### WORK TASK
Please take the records that follow and repeat exactly the lines starting with the line with "body_size: 267" and going on through the line with "Anti-fraud and anti-abuse".

### MATERIALS PROVIDED
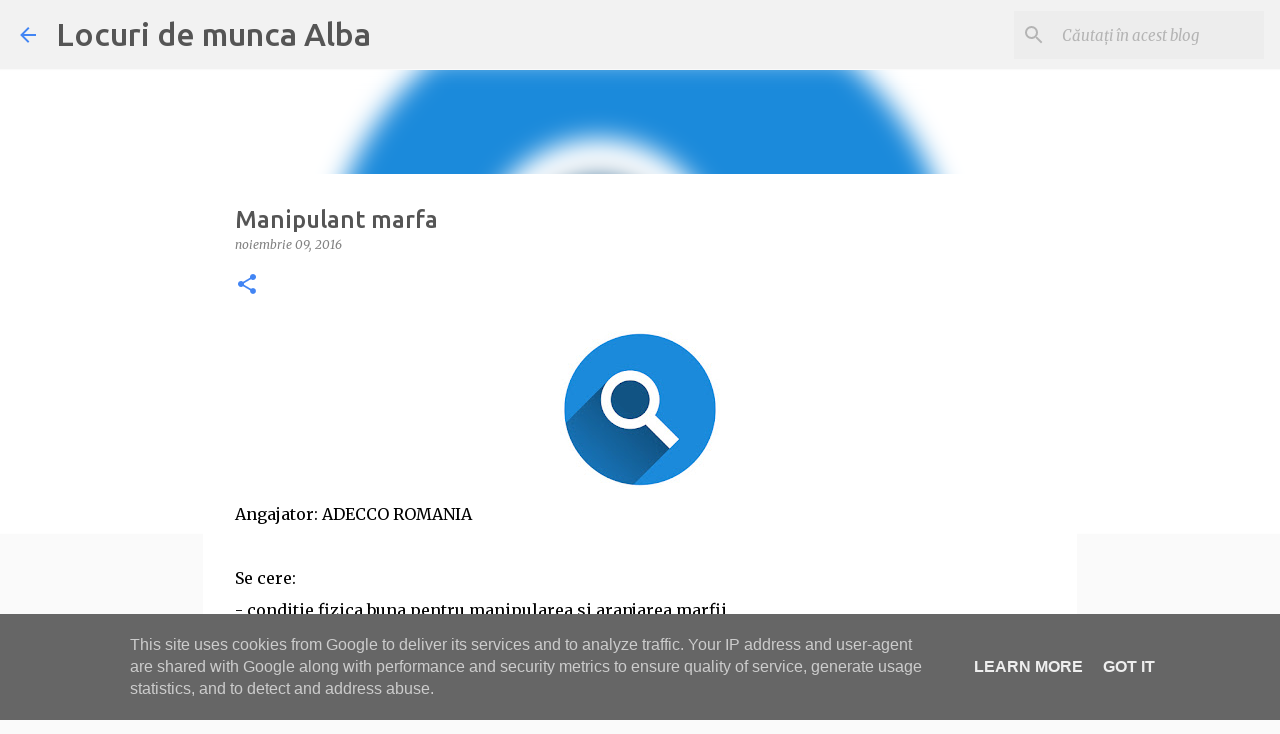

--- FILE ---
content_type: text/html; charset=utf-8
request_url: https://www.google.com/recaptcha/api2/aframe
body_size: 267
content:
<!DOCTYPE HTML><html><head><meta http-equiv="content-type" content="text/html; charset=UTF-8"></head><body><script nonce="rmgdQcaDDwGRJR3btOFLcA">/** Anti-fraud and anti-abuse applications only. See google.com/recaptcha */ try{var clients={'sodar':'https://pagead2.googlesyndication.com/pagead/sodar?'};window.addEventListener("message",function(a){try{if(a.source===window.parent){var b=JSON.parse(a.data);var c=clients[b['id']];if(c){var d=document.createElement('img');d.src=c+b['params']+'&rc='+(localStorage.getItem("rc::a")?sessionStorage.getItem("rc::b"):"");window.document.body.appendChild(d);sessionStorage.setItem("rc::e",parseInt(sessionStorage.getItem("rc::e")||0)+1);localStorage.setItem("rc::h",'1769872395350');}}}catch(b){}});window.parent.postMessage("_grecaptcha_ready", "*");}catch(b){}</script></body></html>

==

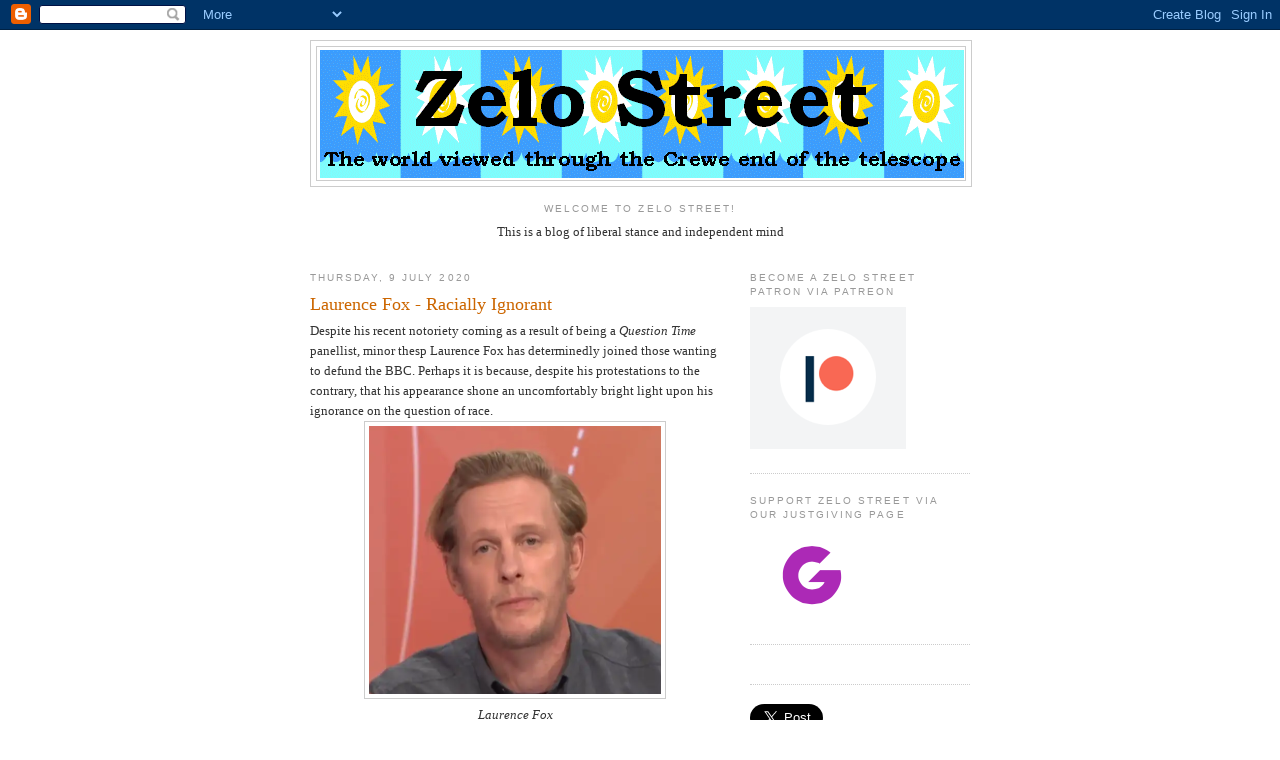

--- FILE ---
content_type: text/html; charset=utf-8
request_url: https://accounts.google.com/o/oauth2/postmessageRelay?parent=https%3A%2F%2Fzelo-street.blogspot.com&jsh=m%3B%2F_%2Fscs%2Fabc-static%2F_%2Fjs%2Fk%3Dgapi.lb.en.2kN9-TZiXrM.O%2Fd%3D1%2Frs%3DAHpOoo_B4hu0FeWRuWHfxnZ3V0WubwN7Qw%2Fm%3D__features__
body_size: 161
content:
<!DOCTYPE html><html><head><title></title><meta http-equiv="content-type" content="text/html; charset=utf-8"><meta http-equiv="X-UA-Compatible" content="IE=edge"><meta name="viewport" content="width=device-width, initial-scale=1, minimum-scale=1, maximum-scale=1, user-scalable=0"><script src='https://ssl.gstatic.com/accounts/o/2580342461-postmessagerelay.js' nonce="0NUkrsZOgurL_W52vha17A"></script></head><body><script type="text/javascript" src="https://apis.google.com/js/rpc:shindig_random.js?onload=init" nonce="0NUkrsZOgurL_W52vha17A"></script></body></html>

### WRITTEN RESPONSE
body_size: 267
content:
<!DOCTYPE HTML><html><head><meta http-equiv="content-type" content="text/html; charset=UTF-8"></head><body><script nonce="rmgdQcaDDwGRJR3btOFLcA">/** Anti-fraud and anti-abuse applications only. See google.com/recaptcha */ try{var clients={'sodar':'https://pagead2.googlesyndication.com/pagead/sodar?'};window.addEventListener("message",function(a){try{if(a.source===window.parent){var b=JSON.parse(a.data);var c=clients[b['id']];if(c){var d=document.createElement('img');d.src=c+b['params']+'&rc='+(localStorage.getItem("rc::a")?sessionStorage.getItem("rc::b"):"");window.document.body.appendChild(d);sessionStorage.setItem("rc::e",parseInt(sessionStorage.getItem("rc::e")||0)+1);localStorage.setItem("rc::h",'1769872395350');}}}catch(b){}});window.parent.postMessage("_grecaptcha_ready", "*");}catch(b){}</script></body></html>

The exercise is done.